Il Cinema Mignon occupava gli antichi locali di una delle prime basiliche di Ferrara, quella dei SS. Pietro e Paolo. Quest’ultima, sconsacrata ai tempi di Napoleone, nel corso degli eventi e degli anni ha assunto un curioso polimorfismo: autorimessa, magazzino, palestra, sala da ballo, teatro, cinema “tradizionale”, cinema a luci rosse e, infine, deposito di quello che restava della sua attività terminale. Raccontano i componenti del Collettivo DENSZ: «Contrariamente a quanto pensavamo, scoprimmo che i clienti di questo luogo non erano soltanto erotomani incalliti, ma un’umanità eterogenea che andava dal vescovo in borghese al professore universitario, dall’appassionato di spiritismo al gruppo di anziani amanti della briscola che non si curavano nemmeno delle immagini proiettate sullo schermo».

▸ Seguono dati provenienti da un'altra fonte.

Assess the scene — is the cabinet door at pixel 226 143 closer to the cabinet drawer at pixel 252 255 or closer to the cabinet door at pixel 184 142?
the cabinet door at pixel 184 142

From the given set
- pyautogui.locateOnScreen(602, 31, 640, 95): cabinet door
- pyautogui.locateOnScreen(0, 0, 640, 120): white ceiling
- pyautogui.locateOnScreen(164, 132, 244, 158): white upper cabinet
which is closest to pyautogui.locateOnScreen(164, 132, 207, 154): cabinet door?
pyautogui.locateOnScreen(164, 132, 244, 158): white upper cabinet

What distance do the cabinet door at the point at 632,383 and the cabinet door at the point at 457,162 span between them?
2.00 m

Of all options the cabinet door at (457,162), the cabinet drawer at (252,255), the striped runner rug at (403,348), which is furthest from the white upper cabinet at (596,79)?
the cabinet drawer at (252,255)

Il Mignon lasciava tra i suoi spazi un’eredità preziosa e quantitativamente importante, circa 535 pellicole pornografiche che, a causa dello sfratto esecutivo a carico dell’esercente, rischiavano la discarica. Un archivio, insomma, costruito nell’arco di un trentennio e appartenente a oltre una dozzina di sale che avevano chiuso i battenti lungo gli anni. La collezione rappresenta uno spaccato inedito della storia della pornografia su celluloide ed è testimonianza della complessa attività dell’esercizio in sala, dalle origini al suo declino.

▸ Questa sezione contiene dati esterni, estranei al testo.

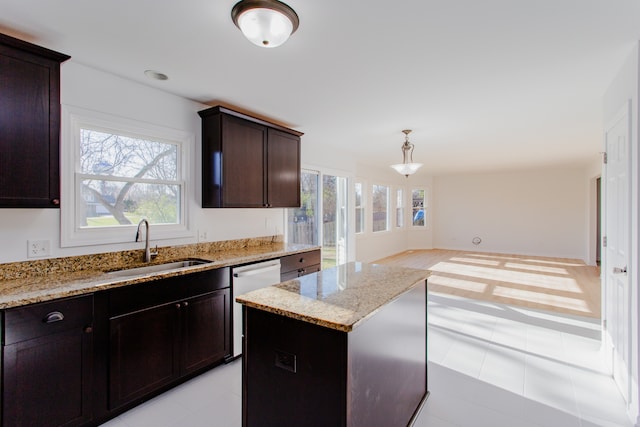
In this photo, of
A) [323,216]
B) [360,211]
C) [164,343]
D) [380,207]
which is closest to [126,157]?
[164,343]

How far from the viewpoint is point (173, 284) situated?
2264 mm

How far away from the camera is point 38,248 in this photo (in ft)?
6.91

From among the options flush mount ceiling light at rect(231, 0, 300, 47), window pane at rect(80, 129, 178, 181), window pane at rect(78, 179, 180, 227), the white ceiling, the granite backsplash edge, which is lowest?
the granite backsplash edge

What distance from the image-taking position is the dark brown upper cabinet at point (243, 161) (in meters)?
2.99

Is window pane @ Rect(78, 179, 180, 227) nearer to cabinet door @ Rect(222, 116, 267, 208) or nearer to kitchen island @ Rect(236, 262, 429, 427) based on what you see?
cabinet door @ Rect(222, 116, 267, 208)

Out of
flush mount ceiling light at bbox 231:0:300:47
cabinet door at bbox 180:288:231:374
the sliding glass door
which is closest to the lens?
flush mount ceiling light at bbox 231:0:300:47

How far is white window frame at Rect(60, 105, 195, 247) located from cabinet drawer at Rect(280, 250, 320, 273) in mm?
1106

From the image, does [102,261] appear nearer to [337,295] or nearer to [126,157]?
[126,157]

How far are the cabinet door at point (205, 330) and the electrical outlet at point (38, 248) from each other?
977 mm

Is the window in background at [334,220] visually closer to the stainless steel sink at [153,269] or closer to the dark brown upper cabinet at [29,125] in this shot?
the stainless steel sink at [153,269]

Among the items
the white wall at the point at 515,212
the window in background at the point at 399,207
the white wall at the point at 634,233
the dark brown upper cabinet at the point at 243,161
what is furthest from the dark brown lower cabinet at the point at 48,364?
the white wall at the point at 515,212

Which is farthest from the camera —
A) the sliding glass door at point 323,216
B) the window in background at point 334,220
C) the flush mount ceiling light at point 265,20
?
the window in background at point 334,220

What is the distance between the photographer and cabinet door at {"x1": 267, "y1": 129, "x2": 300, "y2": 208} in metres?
3.56

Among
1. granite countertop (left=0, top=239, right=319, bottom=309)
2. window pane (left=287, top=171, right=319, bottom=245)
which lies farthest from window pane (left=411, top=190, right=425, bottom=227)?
granite countertop (left=0, top=239, right=319, bottom=309)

«Una volta entrati in questo spazio», raccontano ancora i membri del Collettivo, «venimmo colpiti dalle innumerevoli tracce che recava questo luogo per noi mitico. I graffiti che affollavano i bagni del Mignon ci ricordavano le mura delle carceri di Palazzo Steri a Palermo, ovvero la tracimazione di storie della variegata umanità che hanno lasciato un segno. Questi elementi di fascinazione hanno spinto la nostra indagine artistica verso una nuova e non prevista direzione. Dalla mappatura delle ultime sale a luci rosse rimasta aperte al gioco potenzialmente infinito del salvataggio di una memoria – e di un’umanità – perduta. Gli oggetti che incarnavano tutto ciò e che andavano salvati erano proprio le pellicole stesse».

Così, nel giro di pochissimo tempo, il Collettivo decise di attivare un’operazione di trasferimento e recupero di tutto il materiale del Cinema Mignon. A dare un grosso aiuto pratico, con grande generosità, arrivò un gruppo di giovani ferraresi che ben presto furono ribattezzati “gli scaricatori del porno”.

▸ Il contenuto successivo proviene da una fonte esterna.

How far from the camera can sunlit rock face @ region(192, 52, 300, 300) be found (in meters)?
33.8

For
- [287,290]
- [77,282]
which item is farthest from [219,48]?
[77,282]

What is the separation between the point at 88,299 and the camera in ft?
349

Dopo diversi traslochi forzati delle pellicole (scoperta la natura “sporca” di quest’ultime, alcuni proprietari di cantine e garage non accettarono ulteriormente di ospitare il materiale), i ragazzi si avvalsero della consulenza di Giovanna Maina e Federico Zecca, studiosi accademici nell’ambito dei Porn Studies nonché fautori di uno sdoganamento della materia in ambito nazionale. Grazie al loro supporto, l’attuale Fondo DENSZ – ora collocato ufficialmente presso gli spazi della Cineteca di Bologna – rappresenta il principale fondo italiano dedicato al genere e un possibile unicum anche a livello internazionale.

Nel novembre 2022 il Fondo ha ricevuto l’approvazione definitiva di Andrea Meneghelli, responsabile dell’archivio film della Cineteca di Bologna, in modo da poter essere istituzionalizzato. La consegna delle pellicole è terminata nel giugno del 2023, mentre la mappatura del Fondo è stata completata nel settembre del 2024 grazie al lavoro di catalogazione svolto da Andrea Ponzecchi (archivista dell’Immagine Ritrovata presso la Cineteca di Bologna) e dal giovanissimo Carlo Montanari, esperto e divulgatore della pornografia audiovisiva.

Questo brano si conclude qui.